Will it take another euro crisis before we have a banking union?

You’d think that the banking union would be the easiest of these reforms. What we need most of all here is to introduce a common European deposit insurance scheme, so that the savings of bank customers are protected at the European level if a bank fails. That would further strengthen confidence in the euro, because our money essentially consists of bank deposits.

Right now, Germany is balking at the idea of this kind of mutualisation – not least because many Italian banks are still harbouring masses of bad loans on their balance sheets. Nobody in this country wants to be liable for that. How can this problem be solved?

It’s already being solved. We have started to considerably reduce levels of what are known as non-performing loans in the euro area – by more than €300 billion since 2014. This reduction has come about as a result of the pressure exerted by ECB Banking Supervision. And that pressure will remain strong.

There’s another point on which Germany stands more or less alone against most other euro area countries, and that’s interest rates. German savers are waiting to receive interest again on the money they have in the bank.

I understand their concern. But German savers didn’t exactly have it better in the past. They might have got 2.25% interest on their deposits before the euro was introduced, but inflation was also much higher back then, at 2.4%. So what we call the real interest rate was negative then too.

Savers’ money was eroded.

But then there is the other side of the coin. Low interest rates help public and private borrowers. People in Germany are not making use of that. As I said before, the rate of home ownership is pretty low – and has even declined in recent years.

That’s probably mainly to do with the steep rise in property prices.

Yes, but only in cities, not everywhere. Germans could use the low lending rates to their own advantage. That would mean borrowing somewhat more, but many people just don’t want to do that. They could have taken much greater advantage of the situation.

Does that also apply to savers and investors?

Yes, people in Germany leave too much money in their account instead of investing it in other, higher-yielding assets.

All the same, can you give German savers reason to hope that interest rates will finally start to rise again in 2019?

The Governing Council of the ECB decided that the Eurosystem will continue to purchase assets at a rate of €30 billion each month until the end of September, and that interest rates should remain at their current levels beyond the end of the purchase programme. Market participants currently expect interest rates to change around the middle of next year.

As a result of the ultra-loose monetary policy of central banks, stock market prices are rising for the ninth year in a row. Can this end without a crash?

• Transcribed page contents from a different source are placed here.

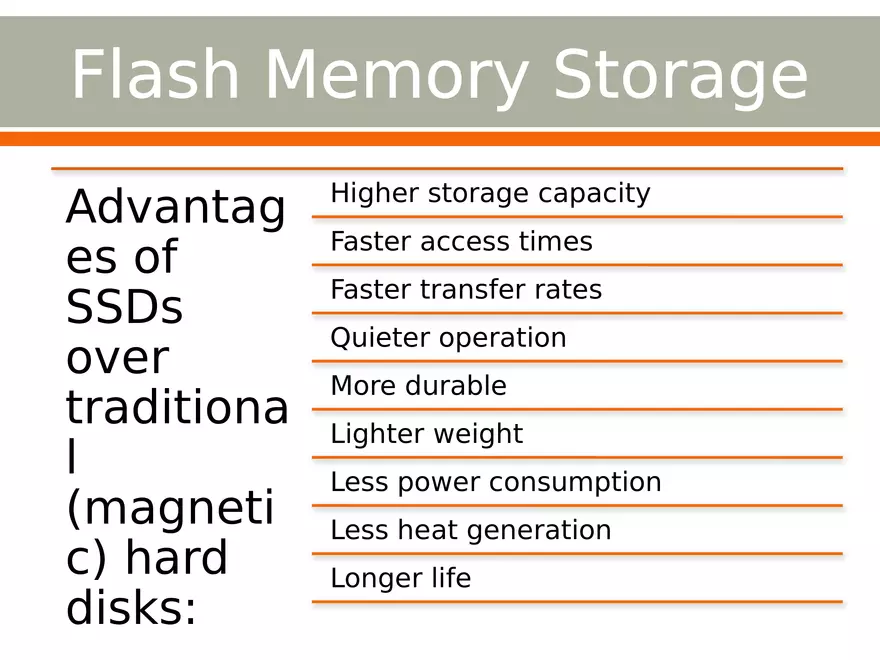 Flash Memory Storage

Advantages of SSDs over traditional (magnetic) hard disks:

Higher storage capacity

Faster access times

Faster transfer rates

Quieter operation

More durable

Lighter weight

Less power consumption

Less heat generation

Longer life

There will not necessarily be a crash. But history shows that stock markets cannot go up forever. The economy will go into a recession again at some point, and then there will also be a correction in the stock markets. Nobody knows how big that correction will be. But no one is expecting a major crisis – unless there is a huge geopolitical crisis. That would be a different situation.

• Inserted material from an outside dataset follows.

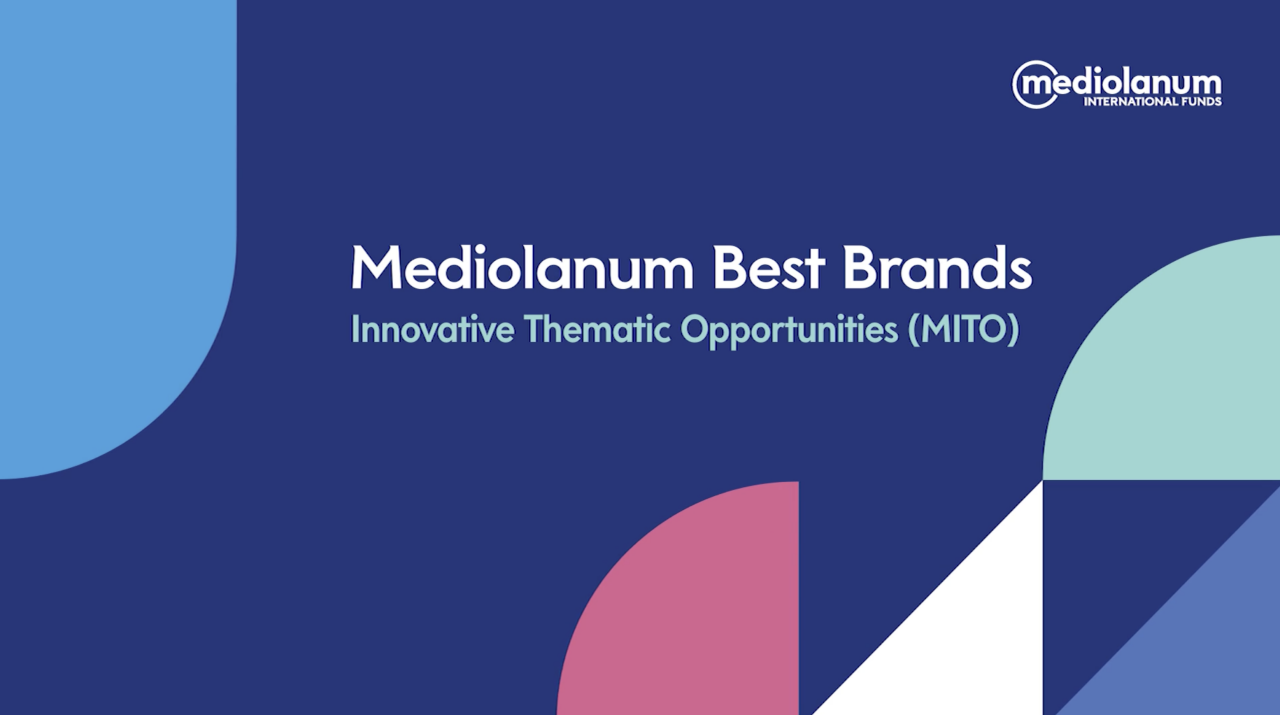 mediolanum
INTERNATIONAL FUNDS

Mediolanum Best Brands
Innovative Thematic Opportunities (MITO)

The looming trade war could also be a risk for the markets. The import tariffs announced by US President Donald Trump on European products such as aluminium and steel are due to come into effect on 1 June, and Trump is already threatening further tariffs on car imports. What impact would a trade war have on the economy?

That would step up tensions and it would be bad for the entire world. Not just for us, but for the United States too. But the import tariffs concretely announced on steel and aluminium are announced so far are very limited. Products affected amount to just 2% of US imports. The problem is that if the conflict evolves as it did between the two world wars, for instance, it could have fatal consequences for the global economy.

Do you think that it will come to that?

I don’t think that anyone wants a real trade war, because everyone knows that we would all stand to lose.